• [Excerpt provided]

I swear all this LMR/MMSLP/MRA/Red Pill crap is directed toward pimply faced, adolescent boys. What I find flabbergasting is that some grown men actually embrace this garbage.


----------



## Ripper (Apr 1, 2014)

_Public Service Announcement:
Guys at this point, acquainting yourself with the "Ignore" function is the best bet.

There is a small handful of posters (of both genders) that simply thrive on drama. If you haven't noticed yet, it is always the same cast of characters. 

They come on to a thread, belittle or insult the people/groups that conflict with their viewpoints, and then either lash out or act wound when some challenges their opinions. This is then followed by the forum wide proclamation of "being done with TAM" and storming off only to end up slinking back later.

Are you really interested in the opinion of someone who behaves in such a manner?
End of Public Service Announcement._

I haven't had any real issues with LMR. If I sense any hesitation on the woman's part, I'm done. I'm sure that policy means I have missed out on some opportunities before, but I also don't have to worry about being considered "rapey" either. 

I don't accept duty/starfish like sex, which is what you are likely to get if you have to negotiate your way into her pants. 

Sitting here typing this got me thinking about all the times I've had women actually push thru my LMR. Well, "push" may be too strong a word, "nudge" is more like it. Still it happens all the time, especially as I get older and less interested.


----------



## Faithful Wife (Oct 31, 2012)

Oh gosh I'm just absolutely GUTTED by this post that is clearly directed at me (and a handful of other posters)....oh dear however will I get over the fact that some people see me this way and don't like me, I just care soooo much that some of these people don't liiiiiiiiikkkkkeee meeeeeee.....

....


....


....


........


:rofl:


----------



## Forest (Mar 29, 2014)

Ripper said:


> _Public Service Announcement:
> Guys at this point, acquainting yourself with the "Ignore" function is the best bet.
> 
> There is a small handful of posters (of both genders) that simply thrive on drama. If you haven't noticed yet, it is always the same cast of characters.
> ...

• [Data]
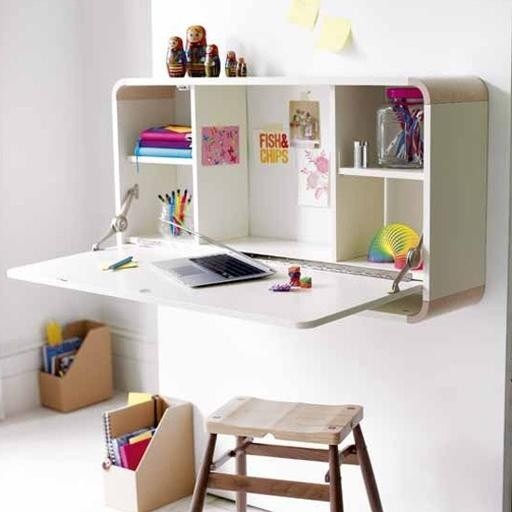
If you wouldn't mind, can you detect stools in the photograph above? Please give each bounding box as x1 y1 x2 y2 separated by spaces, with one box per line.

• [Instructions]
1. Reproduce the part of the forum thread starting at "I don't accept" and ending at "(Oct 31, 2012)".
2. In one to three sentences, explain why Ripper in the forum thread advises readers to use the "Ignore" function.
3. In the forum thread, which word does Ripper say fits better than "push" for how women get past his LMR?
The listing has no connection to the forum thread.

• [Responses by task]
1.
I don't accept duty/starfish like sex, which is what you are likely to get if you have to negotiate your way into her pants. 

Sitting here typing this got me thinking about all the times I've had women actually push thru my LMR. Well, "push" may be too strong a word, "nudge" is more like it. Still it happens all the time, especially as I get older and less interested.


----------



## Faithful Wife (Oct 31, 2012)

2. He says a small handful of posters of both genders thrive on drama. The same people belittle or insult those who disagree, lash out or act wounded when challenged, then announce they are done with TAM and later slink back. He asks whether anyone really wants the opinion of someone who behaves that way.

3. "Nudge."